Le Monde des livres, 13 juin 2008, par Jean-Paul Dubois

Jean-Baptiste Harang : canicule et crêtes de coq

Durant l’été 2003, selon l’Inserm, la canicule fit, en France, 19490 morts. Avec un peu de recul et une vigilance accrue, l’Institut national de la santé et de la recherche médicale aurait pu ajouter une unité supplémentaire à son sinistre décompte.
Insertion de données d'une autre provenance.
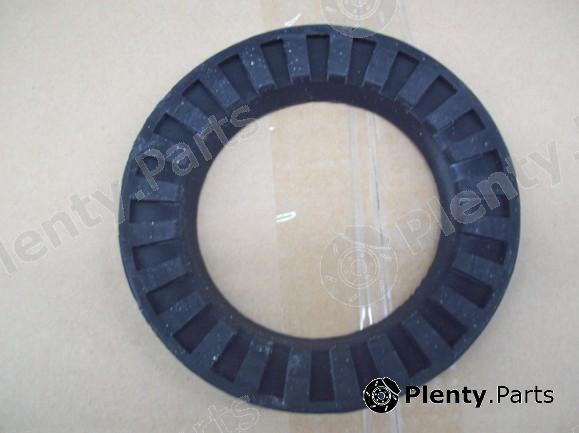 Genuine GEELY part 1064001259 Replacement part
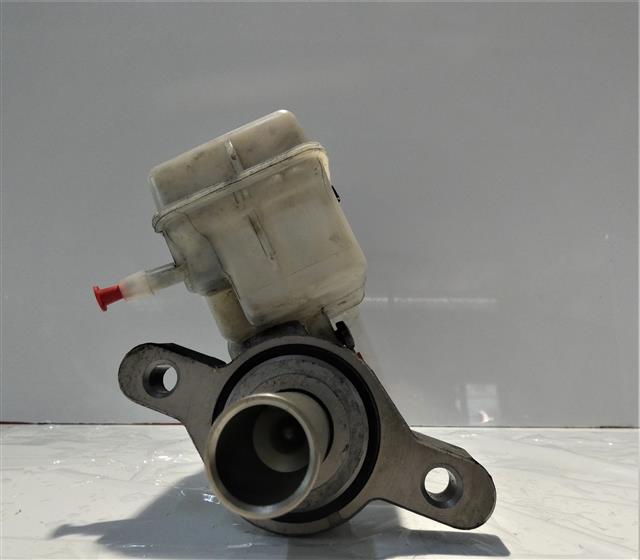 DACIA Dokker 1 generation (2012-2024) Stabdžių cilindriukas 1070529S01 24992819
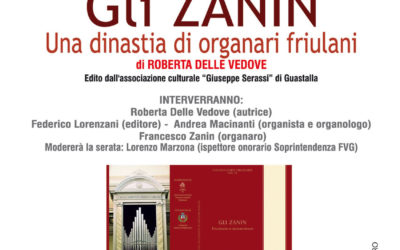 locandina-organi-zanin-web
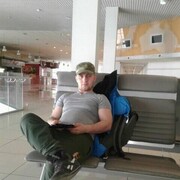 ���������� �������, ���� ������� �����, 34 ����, ������������ ��� ������, ����� � ���������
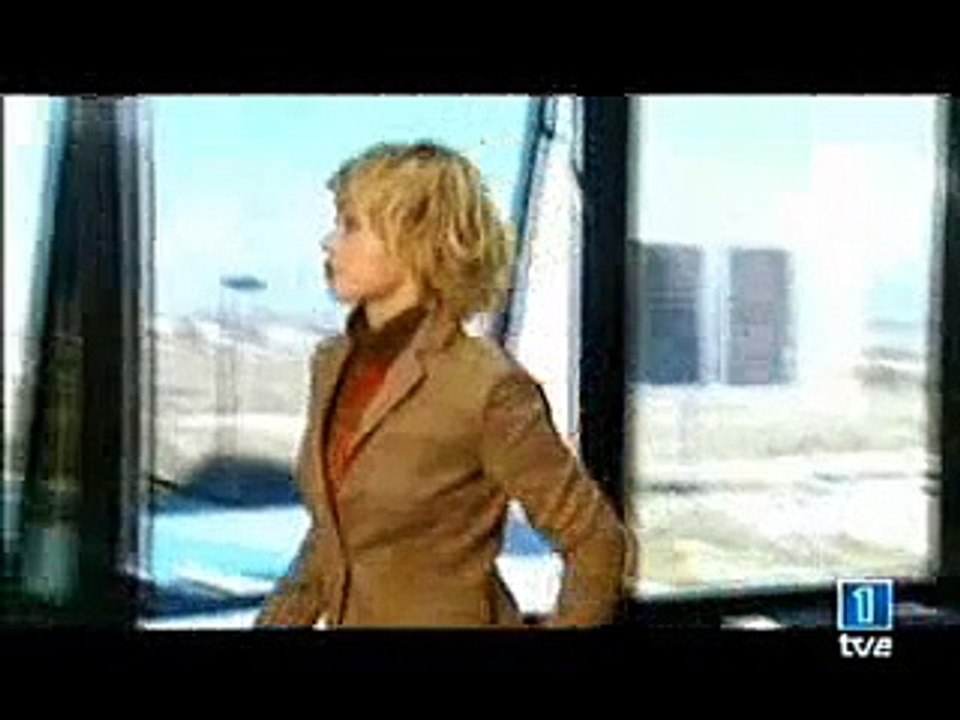 Experta informática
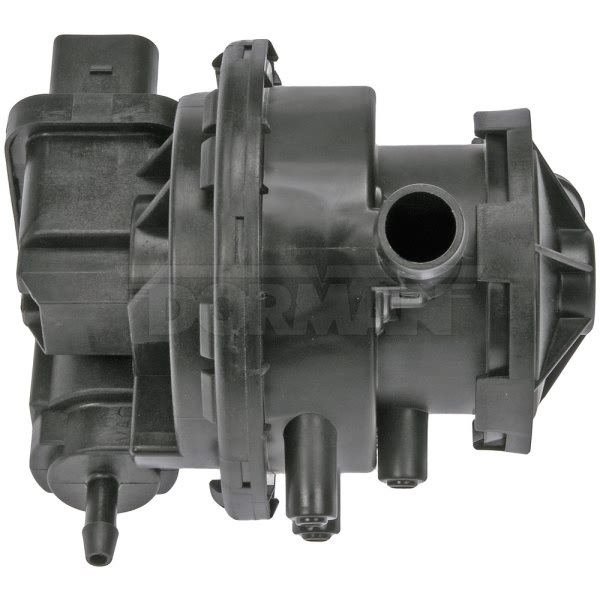 Dorman New OE Solutions Leak Detection Pump 310-216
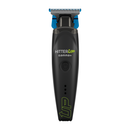 Gamma+ HitterUP Cordless Trimmer w/ Super Torque Rotary Motor (GP419M) [PRE-ORDER]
Cette victime oubliée s’appelle Jean-Baptiste Harang, écrivain singulier, et célèbre pour ses critiques à Libération.

À la demande de ce journal, le présomptueux accepta donc, au plus fort des chaleurs, de tenir, trente-cinq jours durant, une invraisemblable chronique quotidienne intitulée « Passer du coq à l’âne ». Cet exercice aventureux consistait à rendre chaque matin une histoire sans queue ni tête, qui commençait par les mésaventures d’un coq auquel il fallait généralement « couper les couilles », avant de se terminer 3 800 signes plus loin par quelques turpitudes de baudets et autres âneries. Se contraindre ainsi, sous de pareils climats, à jongler sans cesse avec les mots et les animaux ne pouvait que conduire aux extrémités que l’on sait.
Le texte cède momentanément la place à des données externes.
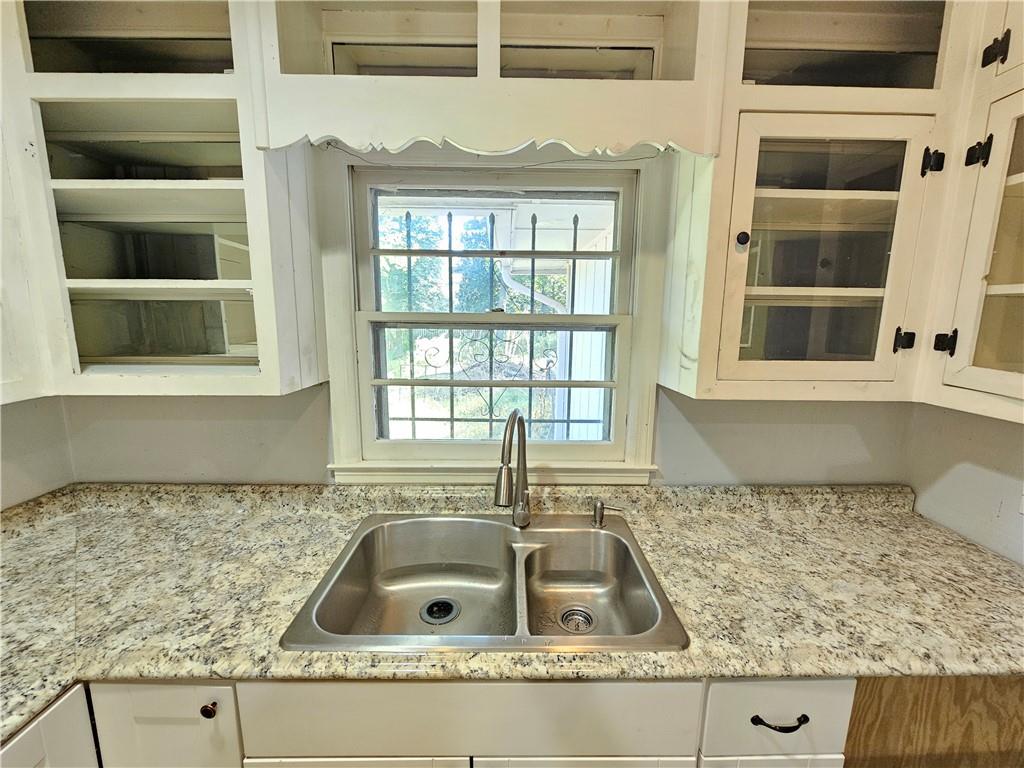 3801 Orchard Road, Smyrna, Georgia image 20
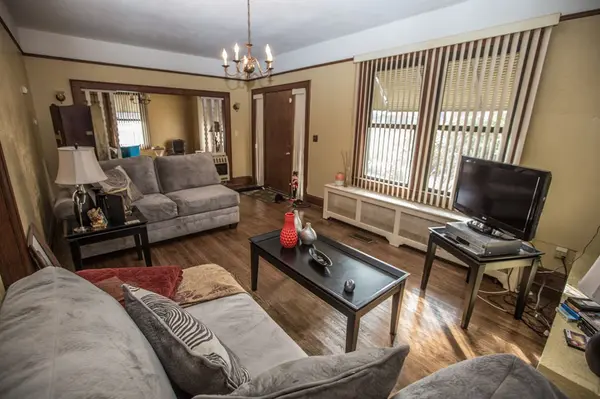 107 COAL STREET, Beckley, WV 25801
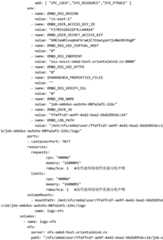 Figure BDA0003631143680000191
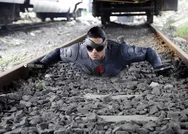 Akıncı 10. bölümde Fatih için beklenmedik karar! Nergis ve Meryemden de bir darbe alacak...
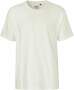 Neutral | O 60001 Schweres Herren Bio T-Shirt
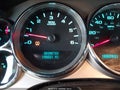Photo 15 of 16 — 2008 Chevrolet Silverado 1500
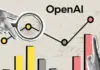 OpenAI Signals V3.0 Reveals Evolving User Habits: Information Seeking Rivals Writing as Work Tasks Diversify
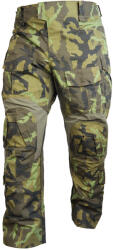 Combat Systems® Pantaloni de luptă Combat Systems® (Culoare: Model 95 woodland, Mărime: 34S)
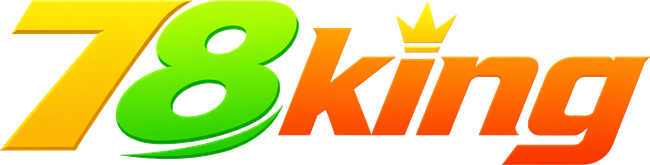 Logo thương hiệu 78king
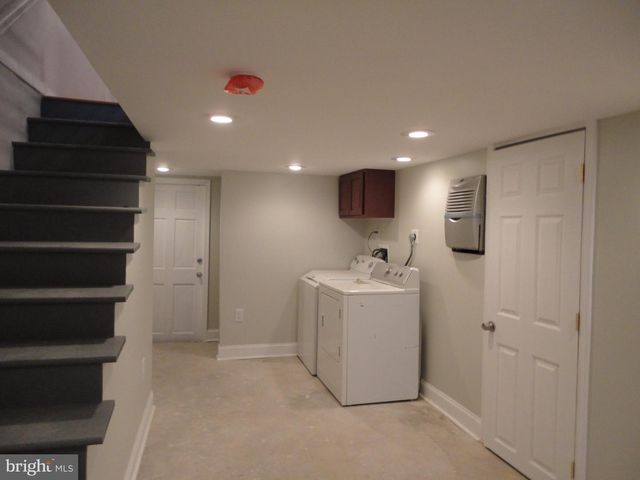 1421 S 20TH ST, Philadelphia, PA 19146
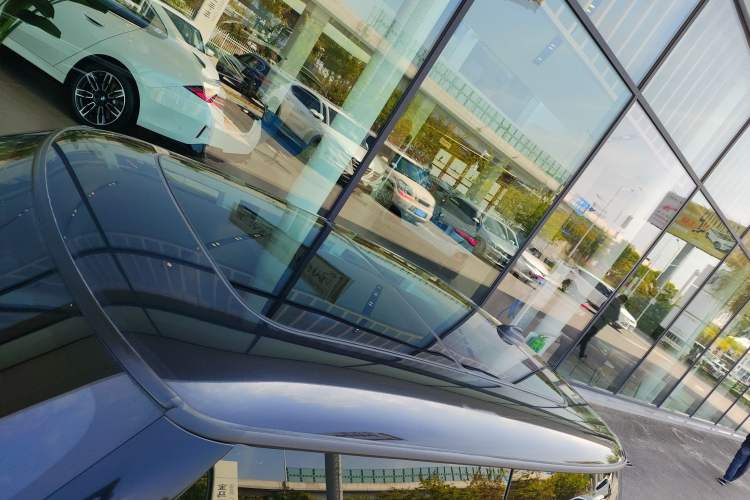 Used MINI 2023 1.5T ONE Roof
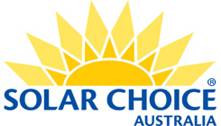 Solar Choice Australia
Prenez un coq, recueil de 87 pages rassemblant l’entier de la prouesse, rend compte aujourd’hui de ce que fut la longue marche extatique de l’auteur dans la fournaise de l’époque. Autour de lui le monde basculait, les couennes se déshydrataient, les cadavres tombaient, mais lui, l’esprit déjà recuit par l’inflation des degrés, ne voyait que ses ânes et ses crêtes de coq qu’il apprêtait à toutes les sauces — très souvent, d’ailleurs, sexuelles — de l’existence. À ce propos, on retiendra les sublimes 55 alexandrins lafontainesques de L’Oie, le coq et l’âne.

En fait, dans ce livre unique, dont chaque petit conte commence par ce même mantra : « Prenez un coq », tout est impensable, intelligent et radicalement poilant. Avec cet opuscule, on tient donc le produit expérimental d’un esprit littéraire accompli lorsqu’on le soumet aux excentricités du salariat conjuguées aux conséquences des températures extrêmes. Contrairement à ce que nous avons laissé entendre plus haut et qui donnait à croire que Jean-Baptiste Harang fut la 19491e victime de cet été de feu, l’auteur survécut à cette brûlante exposition. Mais pour l’avoir bien connu, nous pouvons témoigner qu’après avoir ainsi tant rôti en compagnie des coqs, plus jamais il ne fut le même.